Study text -
# # # #
Can you try with current main? Who's we?

<!-- gh-comment-id:3008767381 --> @djc commented on GitHub (Jun 26, 2025): Can you try with current `main`? Who's we?
Author
Owner

@cr-tk commented on GitHub (Jun 26, 2025):

Testing with the current main required some code changes, because some APIs changed since the last alpha version.

I've now adapted the example code to test against the newest 88cb3033ae.
Interestingly, the behavior improved significantly: the lookup now finishes within the timeout period of one attempt, and delivers an IP lookup. It still sends out about ~250 DNS packets to do so though, which feels excessive.

On 64c137d898, the behavior was still problematic. This result suggests that #3042 is likely responsible for this bug behavior and that the recently merged #3075 improved it.

"We" is Turnkey. We're using hickory-resolver in https://github.com/tkhq/qos/ .
# # # #
Source material -
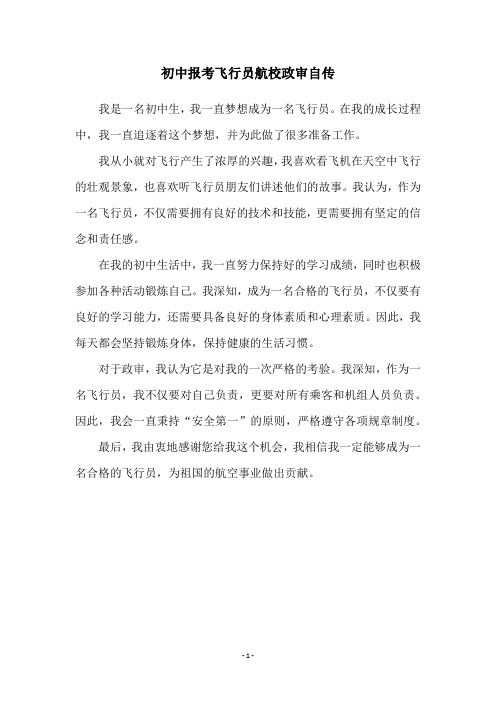初中报考飞行员航校政审自传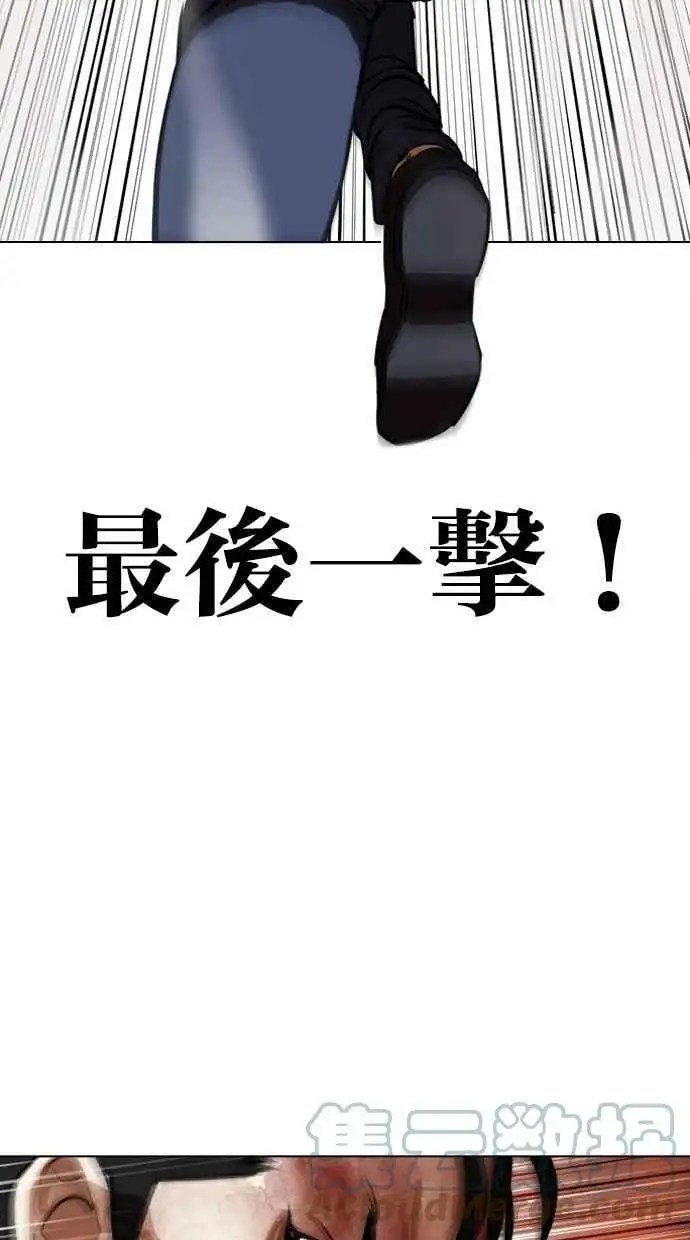 [第439话] 节日2 [08] 第113页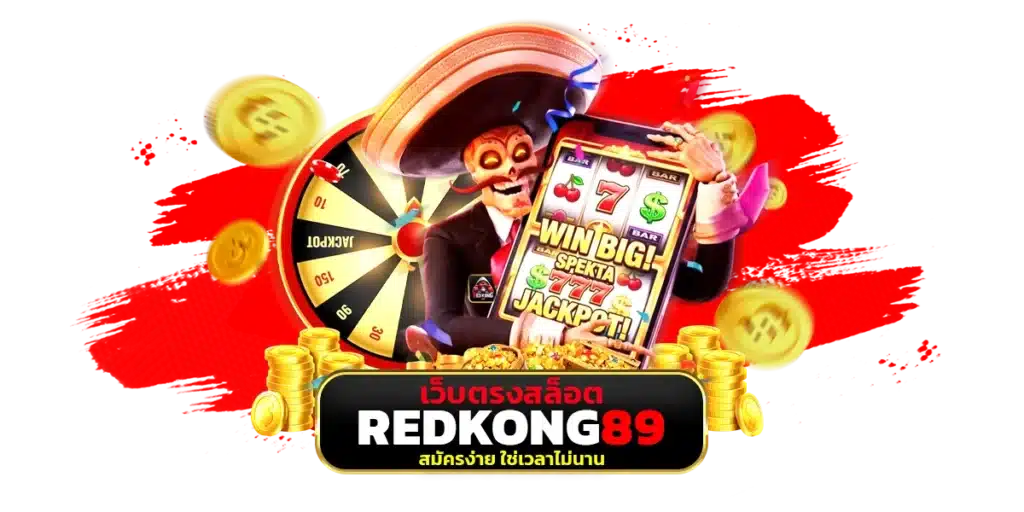 เว็บตรงสล็อต redkong89 สมัครง่าย ใช่เวลาไม่นาน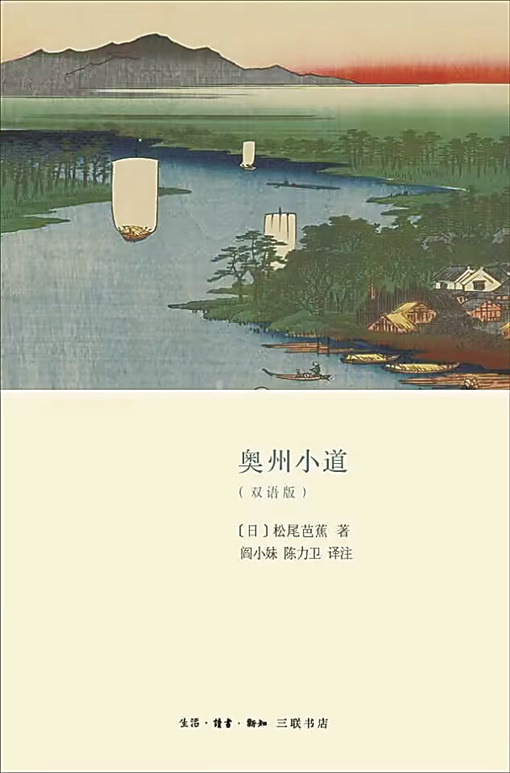 湘江周刊·悦读丨一本书的故事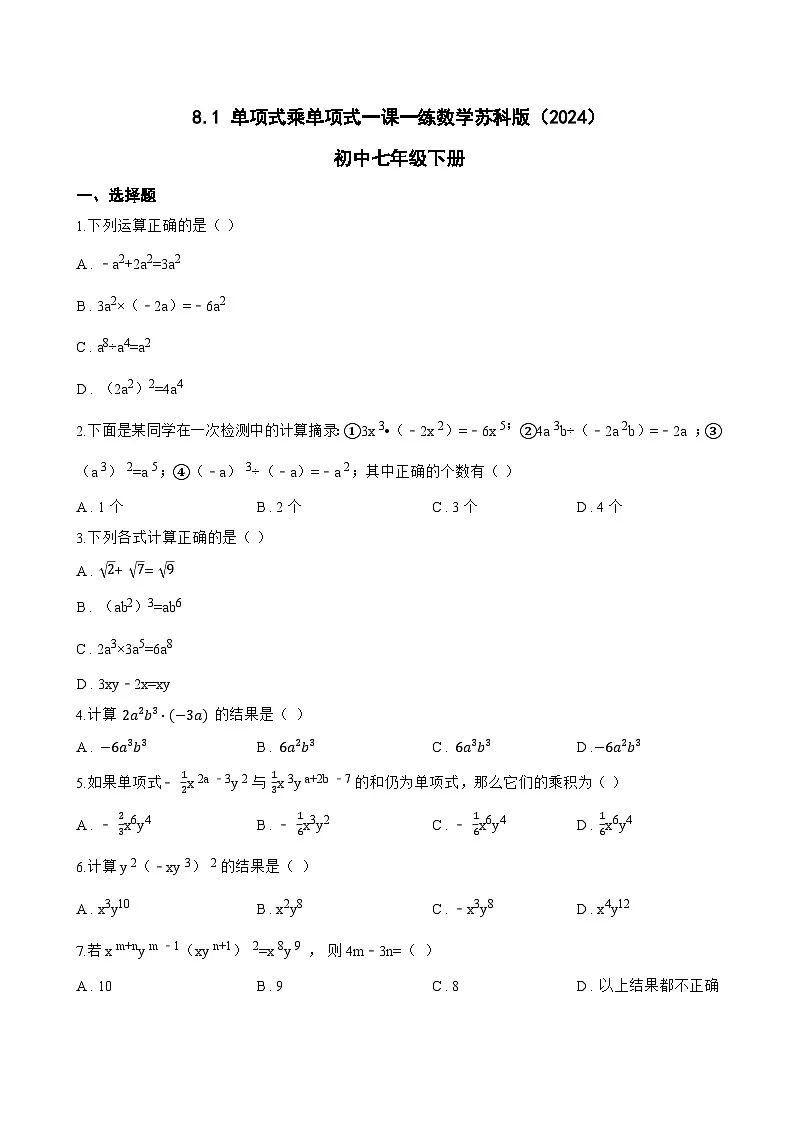 8.1 单项式乘单项式一课一练数学苏科版（2024）初中七年级下册(无答案)第1页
# # # #
Reproduce the hickory-resolver GitHub thread above in full, word for word.

Task result -
Can you try with current main? Who's we?

<!-- gh-comment-id:3008767381 --> @djc commented on GitHub (Jun 26, 2025): Can you try with current `main`? Who's we?
Author
Owner

@cr-tk commented on GitHub (Jun 26, 2025):

Testing with the current main required some code changes, because some APIs changed since the last alpha version.

I've now adapted the example code to test against the newest 88cb3033ae.
Interestingly, the behavior improved significantly: the lookup now finishes within the timeout period of one attempt, and delivers an IP lookup. It still sends out about ~250 DNS packets to do so though, which feels excessive.

On 64c137d898, the behavior was still problematic. This result suggests that #3042 is likely responsible for this bug behavior and that the recently merged #3075 improved it.

"We" is Turnkey. We're using hickory-resolver in https://github.com/tkhq/qos/ .